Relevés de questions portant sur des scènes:
□ □ □ □ □

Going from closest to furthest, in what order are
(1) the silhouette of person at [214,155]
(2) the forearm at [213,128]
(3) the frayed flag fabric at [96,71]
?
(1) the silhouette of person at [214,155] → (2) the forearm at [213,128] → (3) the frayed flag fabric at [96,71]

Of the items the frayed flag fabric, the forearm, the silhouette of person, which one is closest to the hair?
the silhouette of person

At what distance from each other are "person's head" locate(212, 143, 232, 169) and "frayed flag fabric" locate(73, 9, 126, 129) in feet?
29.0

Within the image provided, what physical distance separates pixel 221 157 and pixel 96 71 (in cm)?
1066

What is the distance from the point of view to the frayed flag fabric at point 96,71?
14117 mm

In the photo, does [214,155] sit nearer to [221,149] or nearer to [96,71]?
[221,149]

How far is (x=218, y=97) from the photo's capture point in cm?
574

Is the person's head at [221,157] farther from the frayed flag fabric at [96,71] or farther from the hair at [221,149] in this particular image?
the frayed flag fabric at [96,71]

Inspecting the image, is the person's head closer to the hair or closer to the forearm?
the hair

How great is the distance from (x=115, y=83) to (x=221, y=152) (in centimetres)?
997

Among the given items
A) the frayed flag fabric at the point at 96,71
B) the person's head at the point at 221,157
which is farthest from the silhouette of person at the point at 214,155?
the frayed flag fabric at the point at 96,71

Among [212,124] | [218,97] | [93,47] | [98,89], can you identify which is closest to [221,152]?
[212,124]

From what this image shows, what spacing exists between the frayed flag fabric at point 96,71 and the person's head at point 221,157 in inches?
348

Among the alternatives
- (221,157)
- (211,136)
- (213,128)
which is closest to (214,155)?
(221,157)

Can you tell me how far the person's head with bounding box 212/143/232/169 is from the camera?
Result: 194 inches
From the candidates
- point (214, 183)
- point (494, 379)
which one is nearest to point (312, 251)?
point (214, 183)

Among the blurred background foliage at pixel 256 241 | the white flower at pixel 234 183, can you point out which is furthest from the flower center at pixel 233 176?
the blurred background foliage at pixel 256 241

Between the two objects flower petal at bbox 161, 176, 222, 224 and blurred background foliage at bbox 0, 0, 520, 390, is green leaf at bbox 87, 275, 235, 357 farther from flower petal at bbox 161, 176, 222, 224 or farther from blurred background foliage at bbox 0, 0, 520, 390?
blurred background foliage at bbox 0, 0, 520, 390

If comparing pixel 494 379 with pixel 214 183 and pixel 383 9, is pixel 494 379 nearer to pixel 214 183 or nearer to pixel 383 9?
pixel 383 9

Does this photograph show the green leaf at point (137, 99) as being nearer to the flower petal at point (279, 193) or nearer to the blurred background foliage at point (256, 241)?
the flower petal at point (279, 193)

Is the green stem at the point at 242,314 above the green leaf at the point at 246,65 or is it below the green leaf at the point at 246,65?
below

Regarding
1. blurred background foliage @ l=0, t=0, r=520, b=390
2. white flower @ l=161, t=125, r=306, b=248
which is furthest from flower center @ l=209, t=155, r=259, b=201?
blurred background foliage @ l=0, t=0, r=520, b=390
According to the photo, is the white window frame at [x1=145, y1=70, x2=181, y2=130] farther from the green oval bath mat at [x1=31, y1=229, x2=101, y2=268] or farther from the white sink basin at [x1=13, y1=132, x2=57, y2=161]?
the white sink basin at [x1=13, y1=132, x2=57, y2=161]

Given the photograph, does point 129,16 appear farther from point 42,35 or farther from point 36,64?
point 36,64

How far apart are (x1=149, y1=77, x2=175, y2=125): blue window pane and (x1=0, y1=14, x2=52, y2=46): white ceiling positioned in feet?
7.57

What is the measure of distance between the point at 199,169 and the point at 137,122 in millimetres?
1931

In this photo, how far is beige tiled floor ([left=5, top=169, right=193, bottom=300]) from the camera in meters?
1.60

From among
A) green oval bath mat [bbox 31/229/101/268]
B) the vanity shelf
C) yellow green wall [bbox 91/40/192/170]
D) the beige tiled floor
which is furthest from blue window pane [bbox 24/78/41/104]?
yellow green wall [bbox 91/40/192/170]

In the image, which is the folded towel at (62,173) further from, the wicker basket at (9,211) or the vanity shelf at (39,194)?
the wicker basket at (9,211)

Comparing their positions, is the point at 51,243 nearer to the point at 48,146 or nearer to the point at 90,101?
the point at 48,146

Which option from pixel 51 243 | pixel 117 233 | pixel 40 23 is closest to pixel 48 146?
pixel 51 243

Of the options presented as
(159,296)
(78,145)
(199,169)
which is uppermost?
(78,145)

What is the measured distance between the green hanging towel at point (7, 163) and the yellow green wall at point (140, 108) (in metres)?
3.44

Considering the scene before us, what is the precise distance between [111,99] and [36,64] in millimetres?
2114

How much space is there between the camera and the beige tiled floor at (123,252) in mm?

□ □ □ □ □

__Consigne__
Modifiez le matériel depuis la ligne contenant « Given the photograph, does » jusqu'à la fin, incluse, en remplaçant « beige tiled floor » par « gray tiled floor ». Recopiez ces lignes sans autre changement.

__Résultat__
Given the photograph, does point 129,16 appear farther from point 42,35 or farther from point 36,64?
point 36,64

How far apart are (x1=149, y1=77, x2=175, y2=125): blue window pane and (x1=0, y1=14, x2=52, y2=46): white ceiling positioned in feet?
7.57

What is the measure of distance between the point at 199,169 and the point at 137,122 in millimetres?
1931

In this photo, how far is gray tiled floor ([left=5, top=169, right=193, bottom=300]) from the camera in meters?
1.60

From among
A) green oval bath mat [bbox 31/229/101/268]
B) the vanity shelf
C) yellow green wall [bbox 91/40/192/170]
D) the gray tiled floor
which is furthest from blue window pane [bbox 24/78/41/104]?
yellow green wall [bbox 91/40/192/170]

In the image, which is the folded towel at (62,173) further from, the wicker basket at (9,211) or the vanity shelf at (39,194)?
the wicker basket at (9,211)

Comparing their positions, is the point at 51,243 nearer to the point at 48,146 or nearer to the point at 90,101?
the point at 48,146

Which option from pixel 51 243 | pixel 117 233 | pixel 40 23 is closest to pixel 48 146?
pixel 51 243

Of the options presented as
(159,296)
(78,145)
(199,169)
which is uppermost?
(78,145)

What is the measured distance between the green hanging towel at point (7, 163) and the yellow green wall at point (140, 108) (in metres)?
3.44

Considering the scene before us, what is the precise distance between [111,99] and [36,64] in millimetres?
2114

How much space is there between the camera and the gray tiled floor at (123,252) in mm?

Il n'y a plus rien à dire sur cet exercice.